_What this exercise asks:_
- A) Reproduce the part of the MakeMeSlim case description starting with "MakeMeSlim was started" and going on through "sold by MMS.", but swap "sisters" for "siblings".
- B) According to the MakeMeSlim case description, how many employees does the company now have?

(Document section begins)

Throughout this course, you will be “working” as the Risk Manager for a 2 year old start up. The startup started as a SaaS based platform that initially provided its customers with a complete weight-loss and fitness program tailored to the individual user, but has expanded to fitness apparel under the logo MMS. MakeMeSlim is privately held, but is interested in going public sometime in the future. In 2 short years, MakeMeSlim has expanded from its 2 founders, who are still substantially involved, to over 300 employees. Some additional facts:
MakeMeSlim collects information about its users, including:
Name, address, health issues, current weight, goal weight, and food preferences
Credit Card Information for a monthly charge
MakeMeSlim uses a third party hosting site and Google Analytics to collect additional information about Users.
MakeMeSlim has been using a third party to handle its credit card information.
MakeMeSlim was started by 2 sisters, and as the company has grown they have hired mostly family for the top management positions.
The clothing line is designed by a third party, but created and sold by MMS.

(Document section ends)
(Entries shown begins)

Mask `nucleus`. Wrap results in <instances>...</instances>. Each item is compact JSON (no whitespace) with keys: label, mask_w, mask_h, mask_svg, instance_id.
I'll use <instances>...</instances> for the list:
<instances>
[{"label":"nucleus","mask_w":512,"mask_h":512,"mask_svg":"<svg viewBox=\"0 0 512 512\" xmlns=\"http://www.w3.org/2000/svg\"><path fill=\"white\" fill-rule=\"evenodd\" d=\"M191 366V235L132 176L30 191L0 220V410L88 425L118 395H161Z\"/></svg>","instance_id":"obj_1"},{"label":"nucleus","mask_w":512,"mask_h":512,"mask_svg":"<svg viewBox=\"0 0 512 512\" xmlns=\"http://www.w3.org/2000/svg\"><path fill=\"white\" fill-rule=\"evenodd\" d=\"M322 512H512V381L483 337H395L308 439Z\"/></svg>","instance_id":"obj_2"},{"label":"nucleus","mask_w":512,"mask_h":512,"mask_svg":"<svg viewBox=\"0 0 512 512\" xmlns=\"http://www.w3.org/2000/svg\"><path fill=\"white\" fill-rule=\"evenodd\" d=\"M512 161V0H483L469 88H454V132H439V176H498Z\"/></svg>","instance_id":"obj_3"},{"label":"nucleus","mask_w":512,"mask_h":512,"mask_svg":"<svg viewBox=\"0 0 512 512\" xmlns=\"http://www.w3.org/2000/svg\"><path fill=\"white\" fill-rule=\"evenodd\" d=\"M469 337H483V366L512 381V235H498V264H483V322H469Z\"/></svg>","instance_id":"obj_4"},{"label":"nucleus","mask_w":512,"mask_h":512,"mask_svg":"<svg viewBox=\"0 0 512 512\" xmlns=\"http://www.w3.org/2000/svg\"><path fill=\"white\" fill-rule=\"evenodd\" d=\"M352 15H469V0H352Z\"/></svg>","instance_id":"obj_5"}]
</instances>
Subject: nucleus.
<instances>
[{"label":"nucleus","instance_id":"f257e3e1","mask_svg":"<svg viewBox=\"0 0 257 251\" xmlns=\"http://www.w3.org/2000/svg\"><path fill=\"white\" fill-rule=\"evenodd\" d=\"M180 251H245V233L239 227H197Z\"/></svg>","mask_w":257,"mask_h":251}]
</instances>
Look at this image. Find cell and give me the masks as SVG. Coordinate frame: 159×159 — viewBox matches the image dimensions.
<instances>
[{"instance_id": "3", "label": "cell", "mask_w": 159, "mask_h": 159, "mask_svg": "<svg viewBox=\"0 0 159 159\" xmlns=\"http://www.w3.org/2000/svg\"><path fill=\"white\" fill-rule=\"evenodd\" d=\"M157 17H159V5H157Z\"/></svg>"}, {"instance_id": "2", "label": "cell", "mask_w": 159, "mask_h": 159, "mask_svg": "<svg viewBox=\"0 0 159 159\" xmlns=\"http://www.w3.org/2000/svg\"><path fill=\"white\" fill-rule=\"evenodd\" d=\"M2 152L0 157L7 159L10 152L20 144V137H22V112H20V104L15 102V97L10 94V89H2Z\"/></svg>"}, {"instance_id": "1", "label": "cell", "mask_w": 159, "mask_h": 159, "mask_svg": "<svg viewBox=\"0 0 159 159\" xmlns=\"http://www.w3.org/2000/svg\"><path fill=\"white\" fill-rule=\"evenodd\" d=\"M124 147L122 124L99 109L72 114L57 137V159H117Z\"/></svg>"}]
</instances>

(Entries shown ends)

_Answers for the tasks:_
- A)
MakeMeSlim was started by 2 siblings, and as the company has grown they have hired mostly family for the top management positions.
The clothing line is designed by a third party, but created and sold by MMS.

- B) Over 300 employees.